La ciudad de Jaén vivió su época más luminosa durante el siglo XVI. Cuando el paisajista flamenco Anton van den Wingaerden llega a la capital del Santo Reino en 1567, por encargo de Felipe II, retrata una ciudad-fortaleza (torreada y “reptilínea”, sierpe de cal y manantiales) que había experimentado un auge demográfico muy notable desde la conquista de Granada, porque ya sí era un lugar seguro en el que prosperar. Jaén formaba parte del selecto grupo de municipios con voto en Cortes en la primera potencia mundial del momento, y en sus talleres florecía una singular escuela de escultura con identidad propia. La decisión de levantar un templo grandioso, corona de la diócesis, estaba tomada, porque ya no existía la amenaza incendiaria de las razias de los nazaríes granadinos. Al poco tiempo llegaría el cambio de criterio estético y las novísimas trazas góticas serían sustituidas por una nueva concepción arquitectónica “a lo romano”. Con razón Roma y amor tienen las mismas letras, debía de haber pensado el cardenal Merino en sus paseos por la ribera del Tíber.

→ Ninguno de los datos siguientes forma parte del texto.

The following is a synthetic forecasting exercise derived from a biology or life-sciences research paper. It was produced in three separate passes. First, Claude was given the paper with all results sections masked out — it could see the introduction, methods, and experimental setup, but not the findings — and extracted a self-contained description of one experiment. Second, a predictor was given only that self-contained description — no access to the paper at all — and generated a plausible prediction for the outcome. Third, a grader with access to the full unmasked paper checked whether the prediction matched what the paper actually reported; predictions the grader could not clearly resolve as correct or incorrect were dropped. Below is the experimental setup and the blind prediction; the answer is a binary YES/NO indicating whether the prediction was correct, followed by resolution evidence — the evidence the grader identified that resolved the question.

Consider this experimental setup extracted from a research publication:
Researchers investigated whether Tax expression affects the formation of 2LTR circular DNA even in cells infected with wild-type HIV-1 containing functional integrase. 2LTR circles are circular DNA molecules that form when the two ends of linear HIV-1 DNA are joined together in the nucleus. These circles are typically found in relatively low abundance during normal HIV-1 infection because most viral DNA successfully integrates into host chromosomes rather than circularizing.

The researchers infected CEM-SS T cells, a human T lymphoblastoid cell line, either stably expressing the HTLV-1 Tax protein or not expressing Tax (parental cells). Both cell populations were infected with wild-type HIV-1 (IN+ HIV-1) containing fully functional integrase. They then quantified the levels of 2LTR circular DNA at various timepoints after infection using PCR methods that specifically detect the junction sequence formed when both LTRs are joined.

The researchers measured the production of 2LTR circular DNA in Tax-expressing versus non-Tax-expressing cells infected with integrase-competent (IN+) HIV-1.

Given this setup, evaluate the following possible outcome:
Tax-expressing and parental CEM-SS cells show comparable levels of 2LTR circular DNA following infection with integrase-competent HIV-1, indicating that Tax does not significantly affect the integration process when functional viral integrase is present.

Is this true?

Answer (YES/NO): NO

Su argumento de que el nuevo cimborrio gótico estaba en ruina y había que derribarlo no les cuadra a algunos historiadores. Sonaba a excusa para diseñar un joyel renacentista para la Verónica: o sea, para el Santo Rostro.

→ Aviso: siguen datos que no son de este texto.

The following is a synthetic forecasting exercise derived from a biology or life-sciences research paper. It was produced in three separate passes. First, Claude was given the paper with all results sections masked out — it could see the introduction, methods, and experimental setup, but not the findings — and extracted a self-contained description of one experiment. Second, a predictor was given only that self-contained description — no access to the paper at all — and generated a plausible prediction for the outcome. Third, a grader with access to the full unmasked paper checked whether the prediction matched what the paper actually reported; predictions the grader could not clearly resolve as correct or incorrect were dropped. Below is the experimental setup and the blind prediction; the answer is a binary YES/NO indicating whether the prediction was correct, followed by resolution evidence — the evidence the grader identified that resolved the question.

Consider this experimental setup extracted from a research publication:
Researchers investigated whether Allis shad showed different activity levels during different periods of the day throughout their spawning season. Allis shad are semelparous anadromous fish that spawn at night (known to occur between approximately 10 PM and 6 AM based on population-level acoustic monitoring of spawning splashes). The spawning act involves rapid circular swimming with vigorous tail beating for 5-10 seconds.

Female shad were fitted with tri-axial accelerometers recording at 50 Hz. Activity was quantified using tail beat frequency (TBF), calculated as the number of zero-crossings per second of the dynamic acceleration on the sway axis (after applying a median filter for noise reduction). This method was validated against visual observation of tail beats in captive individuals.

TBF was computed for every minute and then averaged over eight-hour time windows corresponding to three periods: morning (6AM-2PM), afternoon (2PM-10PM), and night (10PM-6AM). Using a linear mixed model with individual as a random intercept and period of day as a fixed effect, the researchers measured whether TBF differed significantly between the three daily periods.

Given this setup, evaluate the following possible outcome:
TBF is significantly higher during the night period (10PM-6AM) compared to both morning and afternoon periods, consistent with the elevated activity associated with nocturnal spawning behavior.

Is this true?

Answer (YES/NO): YES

Ya se habían celebrado las exequias fúnebres a Vandelvira, inhumado con su túnica de la Vera-Cruz, primeriza de los franciscanos; ya se había rematado con pericia sobrenatural (¿milagro o locura?) la mejor sacristía de Europa, Galera Andreu dixit; los agustinos estaban a punto de entrar en la ciudad para intentar crear, de extranjis, un centro de estudios universitarios a imitación de los de Salamanca o Alcalá; y en Sevilla, Puerto de Indias, el conde de Barajas había dispuesto, pocos años antes, todo lo necesario para crear el jardín público más antiguo de Europa, con sus columnas romanas de la calle de los Mármoles y sus esculturas flamantes de Hércules y Julio César. Fue entonces cuando en la Jaén renacentista, a la que aún no había llegado Cervantes aquella Semana Santa en la que conoció y veneró la Cara de Dios, el concejo decide ordenar un espacio para paseo y recreo de vecinos, plantando álamos y ordenando su naturaleza, con vistas a una Arcadia de serranías azules, moredas, vides y olivares, a una ciudad encastillada en cuyo corazón medieval se oían las voces de los obreros en los andamios del mediodía de la catedral. La ciudad se rediseñaba en el espejo de las mejores urbes y, en su sencillez secular y sin dramaturgias, se postulaba como vanguardia de los reinos de Andalucía.
La reciente polémica sobre este espacio (inscrito en el Catálogo General del Patrimonio Histórico Andaluz y parte del BIC que es el casco histórico) nace porque se prevé crear un acceso al tráfico rodado a través de un lateral de los jardines, dañando parte de los mismos, para dar entrada al nuevo centro de salud. Es posible que todos los papeles estén en orden y todas las licencias concedidas. Es posible también que no haya demasiado interés en modificar el proyecto inicial, aunque las circunstancias sean distintas, ya que ahora se conoce la opción, muy sensata, de habilitar una vía de servicio alternativa. Tampoco Felipe II, en aquella misma época en que se ordenó la Alameda, quiso cambiar por completo de estrategia tras la muerte de Álvaro Bazán, en su expedición marítima contra Isabel I de Inglaterra, pese a que las coyunturas aconsejaban lo contrario. Medina Sidonia sintió pánico de no seguir los planes del rey Prudente. El destino de la Invencible lo conocemos todos.
Quizá estemos a tiempo de gozar la imprudencia de luchar por la Alameda.